Saved data entries:
Segment Open

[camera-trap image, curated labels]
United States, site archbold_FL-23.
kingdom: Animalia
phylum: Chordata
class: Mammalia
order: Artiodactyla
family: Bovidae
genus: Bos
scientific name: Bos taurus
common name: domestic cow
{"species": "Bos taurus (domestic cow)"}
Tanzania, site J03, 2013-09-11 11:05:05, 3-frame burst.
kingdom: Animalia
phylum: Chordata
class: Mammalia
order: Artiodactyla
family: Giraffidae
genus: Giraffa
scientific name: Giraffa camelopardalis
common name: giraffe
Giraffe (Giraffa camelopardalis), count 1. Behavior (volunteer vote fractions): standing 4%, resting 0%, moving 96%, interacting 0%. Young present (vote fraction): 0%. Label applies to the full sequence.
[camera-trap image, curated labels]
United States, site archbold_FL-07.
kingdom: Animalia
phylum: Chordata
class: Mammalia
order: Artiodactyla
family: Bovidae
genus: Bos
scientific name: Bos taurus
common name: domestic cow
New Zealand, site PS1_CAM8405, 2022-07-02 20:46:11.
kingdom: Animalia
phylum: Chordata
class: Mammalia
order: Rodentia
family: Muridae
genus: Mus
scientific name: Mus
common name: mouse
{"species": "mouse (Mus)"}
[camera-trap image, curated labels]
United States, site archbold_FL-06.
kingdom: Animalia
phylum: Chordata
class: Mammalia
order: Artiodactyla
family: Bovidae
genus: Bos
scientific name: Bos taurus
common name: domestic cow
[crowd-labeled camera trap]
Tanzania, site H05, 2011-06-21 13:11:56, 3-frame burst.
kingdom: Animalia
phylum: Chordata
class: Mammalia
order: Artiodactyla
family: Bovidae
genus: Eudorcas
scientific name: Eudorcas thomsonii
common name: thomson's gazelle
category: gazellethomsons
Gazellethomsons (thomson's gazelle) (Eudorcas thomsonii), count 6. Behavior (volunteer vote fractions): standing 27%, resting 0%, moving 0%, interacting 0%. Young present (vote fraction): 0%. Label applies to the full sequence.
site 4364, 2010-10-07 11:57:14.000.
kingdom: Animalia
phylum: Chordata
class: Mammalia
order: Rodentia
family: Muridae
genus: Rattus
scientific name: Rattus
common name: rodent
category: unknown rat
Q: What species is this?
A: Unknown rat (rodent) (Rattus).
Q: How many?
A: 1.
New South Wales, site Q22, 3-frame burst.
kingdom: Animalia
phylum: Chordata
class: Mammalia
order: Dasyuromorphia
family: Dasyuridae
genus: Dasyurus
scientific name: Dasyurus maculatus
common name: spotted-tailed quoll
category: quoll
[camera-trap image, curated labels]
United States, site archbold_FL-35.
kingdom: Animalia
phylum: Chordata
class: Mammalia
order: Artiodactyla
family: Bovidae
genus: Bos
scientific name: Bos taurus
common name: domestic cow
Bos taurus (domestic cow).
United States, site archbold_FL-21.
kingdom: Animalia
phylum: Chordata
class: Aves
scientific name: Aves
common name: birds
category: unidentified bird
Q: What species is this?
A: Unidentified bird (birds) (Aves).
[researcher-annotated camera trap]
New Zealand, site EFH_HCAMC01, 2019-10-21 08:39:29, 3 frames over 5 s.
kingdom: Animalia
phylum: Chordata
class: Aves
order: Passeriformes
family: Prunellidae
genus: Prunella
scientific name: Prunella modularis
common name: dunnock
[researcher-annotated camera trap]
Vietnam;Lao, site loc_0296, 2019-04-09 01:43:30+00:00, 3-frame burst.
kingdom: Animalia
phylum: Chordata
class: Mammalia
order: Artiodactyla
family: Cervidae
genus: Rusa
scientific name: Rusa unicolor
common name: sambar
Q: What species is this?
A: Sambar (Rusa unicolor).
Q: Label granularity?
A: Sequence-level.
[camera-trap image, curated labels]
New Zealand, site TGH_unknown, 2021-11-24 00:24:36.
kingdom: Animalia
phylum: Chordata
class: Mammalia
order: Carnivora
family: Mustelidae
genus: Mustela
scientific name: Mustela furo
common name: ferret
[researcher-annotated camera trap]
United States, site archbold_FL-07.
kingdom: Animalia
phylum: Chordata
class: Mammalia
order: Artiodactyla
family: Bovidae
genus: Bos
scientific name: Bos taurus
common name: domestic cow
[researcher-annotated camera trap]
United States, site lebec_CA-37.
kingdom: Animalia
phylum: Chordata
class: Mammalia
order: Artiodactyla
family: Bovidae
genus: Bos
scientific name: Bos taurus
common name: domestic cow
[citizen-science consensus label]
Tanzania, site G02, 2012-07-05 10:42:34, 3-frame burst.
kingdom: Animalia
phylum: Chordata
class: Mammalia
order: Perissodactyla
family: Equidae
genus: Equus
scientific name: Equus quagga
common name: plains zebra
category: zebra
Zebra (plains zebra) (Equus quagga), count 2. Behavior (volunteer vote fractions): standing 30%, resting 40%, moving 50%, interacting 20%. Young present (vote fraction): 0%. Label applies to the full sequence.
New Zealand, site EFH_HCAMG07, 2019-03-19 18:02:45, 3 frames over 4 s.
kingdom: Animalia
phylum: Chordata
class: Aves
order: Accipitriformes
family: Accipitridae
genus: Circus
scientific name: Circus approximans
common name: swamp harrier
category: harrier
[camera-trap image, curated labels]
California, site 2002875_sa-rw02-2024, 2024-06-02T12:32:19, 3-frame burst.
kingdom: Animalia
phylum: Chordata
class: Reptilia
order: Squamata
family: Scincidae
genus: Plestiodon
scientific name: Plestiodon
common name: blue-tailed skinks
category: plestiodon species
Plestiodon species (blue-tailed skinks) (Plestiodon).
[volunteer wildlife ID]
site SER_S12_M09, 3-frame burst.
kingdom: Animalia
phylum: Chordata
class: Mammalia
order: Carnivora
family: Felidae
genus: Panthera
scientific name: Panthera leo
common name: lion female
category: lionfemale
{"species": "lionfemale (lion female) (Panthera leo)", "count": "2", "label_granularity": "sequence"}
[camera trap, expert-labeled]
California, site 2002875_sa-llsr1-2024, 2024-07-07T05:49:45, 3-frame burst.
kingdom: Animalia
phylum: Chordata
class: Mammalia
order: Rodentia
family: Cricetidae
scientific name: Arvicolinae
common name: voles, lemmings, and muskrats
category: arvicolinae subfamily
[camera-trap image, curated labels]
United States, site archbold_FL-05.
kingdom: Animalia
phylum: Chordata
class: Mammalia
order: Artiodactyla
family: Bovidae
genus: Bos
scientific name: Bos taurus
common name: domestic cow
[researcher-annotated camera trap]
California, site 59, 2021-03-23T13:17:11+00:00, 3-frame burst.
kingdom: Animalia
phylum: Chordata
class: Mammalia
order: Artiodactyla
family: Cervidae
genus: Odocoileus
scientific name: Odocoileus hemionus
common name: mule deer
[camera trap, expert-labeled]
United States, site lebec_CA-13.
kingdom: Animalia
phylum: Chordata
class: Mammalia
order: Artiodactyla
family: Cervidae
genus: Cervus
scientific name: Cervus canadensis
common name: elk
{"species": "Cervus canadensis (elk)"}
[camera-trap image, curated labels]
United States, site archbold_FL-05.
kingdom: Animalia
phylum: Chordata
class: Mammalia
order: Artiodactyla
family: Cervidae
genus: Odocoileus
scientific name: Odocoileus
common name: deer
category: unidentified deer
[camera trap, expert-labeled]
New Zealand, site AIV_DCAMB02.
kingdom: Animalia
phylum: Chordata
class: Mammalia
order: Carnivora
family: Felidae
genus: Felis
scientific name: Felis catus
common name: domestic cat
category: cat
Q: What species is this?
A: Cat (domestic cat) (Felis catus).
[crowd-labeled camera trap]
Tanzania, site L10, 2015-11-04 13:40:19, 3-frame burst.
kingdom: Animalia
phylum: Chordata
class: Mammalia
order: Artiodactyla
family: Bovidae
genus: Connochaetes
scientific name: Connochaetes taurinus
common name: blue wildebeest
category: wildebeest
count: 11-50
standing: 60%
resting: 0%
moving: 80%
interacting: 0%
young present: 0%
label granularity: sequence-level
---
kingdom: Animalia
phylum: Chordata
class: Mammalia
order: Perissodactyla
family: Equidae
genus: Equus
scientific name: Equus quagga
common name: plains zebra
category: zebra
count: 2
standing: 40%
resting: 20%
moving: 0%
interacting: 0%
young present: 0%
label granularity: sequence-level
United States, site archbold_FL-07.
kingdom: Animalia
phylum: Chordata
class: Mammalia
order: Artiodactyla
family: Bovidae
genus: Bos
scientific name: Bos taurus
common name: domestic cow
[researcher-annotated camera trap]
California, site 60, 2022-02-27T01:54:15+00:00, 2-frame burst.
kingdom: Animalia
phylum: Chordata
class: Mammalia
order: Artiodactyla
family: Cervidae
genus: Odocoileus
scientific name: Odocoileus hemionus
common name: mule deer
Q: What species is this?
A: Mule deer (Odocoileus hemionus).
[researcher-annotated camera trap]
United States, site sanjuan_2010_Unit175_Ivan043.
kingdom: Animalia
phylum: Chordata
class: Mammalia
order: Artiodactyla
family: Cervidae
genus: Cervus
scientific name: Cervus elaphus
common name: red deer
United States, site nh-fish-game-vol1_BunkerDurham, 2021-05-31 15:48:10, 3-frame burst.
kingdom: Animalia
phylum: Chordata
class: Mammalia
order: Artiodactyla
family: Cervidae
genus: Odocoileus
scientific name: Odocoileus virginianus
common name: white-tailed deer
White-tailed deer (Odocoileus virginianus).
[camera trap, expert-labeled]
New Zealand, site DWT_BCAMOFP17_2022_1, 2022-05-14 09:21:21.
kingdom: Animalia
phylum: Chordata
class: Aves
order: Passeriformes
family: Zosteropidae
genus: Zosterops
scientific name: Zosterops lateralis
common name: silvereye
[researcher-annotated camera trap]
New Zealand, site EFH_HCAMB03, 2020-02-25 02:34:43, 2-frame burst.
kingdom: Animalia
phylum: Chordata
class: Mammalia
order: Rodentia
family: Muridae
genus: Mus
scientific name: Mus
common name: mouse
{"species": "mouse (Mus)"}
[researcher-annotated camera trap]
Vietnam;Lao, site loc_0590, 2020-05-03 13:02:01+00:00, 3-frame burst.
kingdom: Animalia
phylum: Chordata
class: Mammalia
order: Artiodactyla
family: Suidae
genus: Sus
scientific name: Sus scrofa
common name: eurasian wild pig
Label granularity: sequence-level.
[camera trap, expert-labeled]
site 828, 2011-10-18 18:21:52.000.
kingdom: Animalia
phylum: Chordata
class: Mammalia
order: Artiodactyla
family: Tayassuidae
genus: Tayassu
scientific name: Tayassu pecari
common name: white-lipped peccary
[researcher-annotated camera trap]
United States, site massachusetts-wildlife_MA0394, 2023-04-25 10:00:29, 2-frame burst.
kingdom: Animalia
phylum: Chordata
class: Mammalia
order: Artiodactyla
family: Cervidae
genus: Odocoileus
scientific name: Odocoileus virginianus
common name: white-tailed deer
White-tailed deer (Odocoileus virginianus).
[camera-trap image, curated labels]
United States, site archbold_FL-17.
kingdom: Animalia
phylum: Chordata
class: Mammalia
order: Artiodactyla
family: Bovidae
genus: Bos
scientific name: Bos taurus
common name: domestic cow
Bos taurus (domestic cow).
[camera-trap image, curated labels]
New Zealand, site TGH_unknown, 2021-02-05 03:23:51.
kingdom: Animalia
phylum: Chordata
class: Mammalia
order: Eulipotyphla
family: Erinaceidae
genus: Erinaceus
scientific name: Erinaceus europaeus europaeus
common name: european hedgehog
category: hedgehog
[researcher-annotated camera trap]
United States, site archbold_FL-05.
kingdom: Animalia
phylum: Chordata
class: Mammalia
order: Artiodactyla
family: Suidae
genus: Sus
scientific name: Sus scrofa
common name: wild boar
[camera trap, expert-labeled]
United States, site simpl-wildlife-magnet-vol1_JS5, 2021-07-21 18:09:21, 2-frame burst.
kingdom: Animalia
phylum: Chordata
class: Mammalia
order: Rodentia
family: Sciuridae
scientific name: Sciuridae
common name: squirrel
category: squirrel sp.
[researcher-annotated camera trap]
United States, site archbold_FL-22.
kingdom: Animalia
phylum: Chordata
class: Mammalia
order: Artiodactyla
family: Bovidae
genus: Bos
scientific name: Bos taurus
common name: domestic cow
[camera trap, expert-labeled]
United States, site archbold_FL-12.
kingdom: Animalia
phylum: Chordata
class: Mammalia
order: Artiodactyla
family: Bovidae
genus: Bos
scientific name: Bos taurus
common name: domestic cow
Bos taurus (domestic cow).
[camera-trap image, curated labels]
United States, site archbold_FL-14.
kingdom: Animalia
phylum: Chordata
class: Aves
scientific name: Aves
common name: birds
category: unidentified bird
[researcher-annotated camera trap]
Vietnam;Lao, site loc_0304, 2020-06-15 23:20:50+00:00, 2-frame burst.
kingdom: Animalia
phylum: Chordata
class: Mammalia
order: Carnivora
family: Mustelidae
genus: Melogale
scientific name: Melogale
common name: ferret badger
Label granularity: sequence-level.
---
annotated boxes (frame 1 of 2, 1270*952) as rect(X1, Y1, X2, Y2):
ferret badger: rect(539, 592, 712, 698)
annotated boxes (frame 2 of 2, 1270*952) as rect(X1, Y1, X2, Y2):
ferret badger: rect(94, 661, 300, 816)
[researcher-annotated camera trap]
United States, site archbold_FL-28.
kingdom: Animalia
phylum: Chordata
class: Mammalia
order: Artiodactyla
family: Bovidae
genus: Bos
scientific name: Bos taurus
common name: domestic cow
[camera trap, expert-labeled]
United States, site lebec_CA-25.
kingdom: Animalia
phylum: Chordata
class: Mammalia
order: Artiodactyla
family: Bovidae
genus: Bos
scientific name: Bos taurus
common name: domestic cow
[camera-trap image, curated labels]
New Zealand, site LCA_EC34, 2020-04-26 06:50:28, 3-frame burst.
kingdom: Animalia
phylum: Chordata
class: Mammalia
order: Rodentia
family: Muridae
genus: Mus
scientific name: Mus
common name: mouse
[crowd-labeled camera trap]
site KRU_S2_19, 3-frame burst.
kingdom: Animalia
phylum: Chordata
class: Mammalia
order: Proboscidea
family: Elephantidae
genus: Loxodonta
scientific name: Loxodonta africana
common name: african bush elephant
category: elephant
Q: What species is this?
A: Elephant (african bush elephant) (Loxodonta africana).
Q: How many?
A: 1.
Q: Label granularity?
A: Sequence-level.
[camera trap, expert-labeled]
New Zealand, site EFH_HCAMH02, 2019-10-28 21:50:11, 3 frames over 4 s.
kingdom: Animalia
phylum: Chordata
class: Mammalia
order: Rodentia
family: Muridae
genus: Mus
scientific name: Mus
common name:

Segment Closed

### Prompt
Every line above that holds the string "Zealand" should be returned.

### Answer below
New Zealand, site PS1_CAM8405, 2022-07-02 20:46:11.
New Zealand, site EFH_HCAMC01, 2019-10-21 08:39:29, 3 frames over 5 s.
New Zealand, site TGH_unknown, 2021-11-24 00:24:36.
New Zealand, site EFH_HCAMG07, 2019-03-19 18:02:45, 3 frames over 4 s.
New Zealand, site AIV_DCAMB02.
New Zealand, site DWT_BCAMOFP17_2022_1, 2022-05-14 09:21:21.
New Zealand, site EFH_HCAMB03, 2020-02-25 02:34:43, 2-frame burst.
New Zealand, site TGH_unknown, 2021-02-05 03:23:51.
New Zealand, site LCA_EC34, 2020-04-26 06:50:28, 3-frame burst.
New Zealand, site EFH_HCAMH02, 2019-10-28 21:50:11, 3 frames over 4 s.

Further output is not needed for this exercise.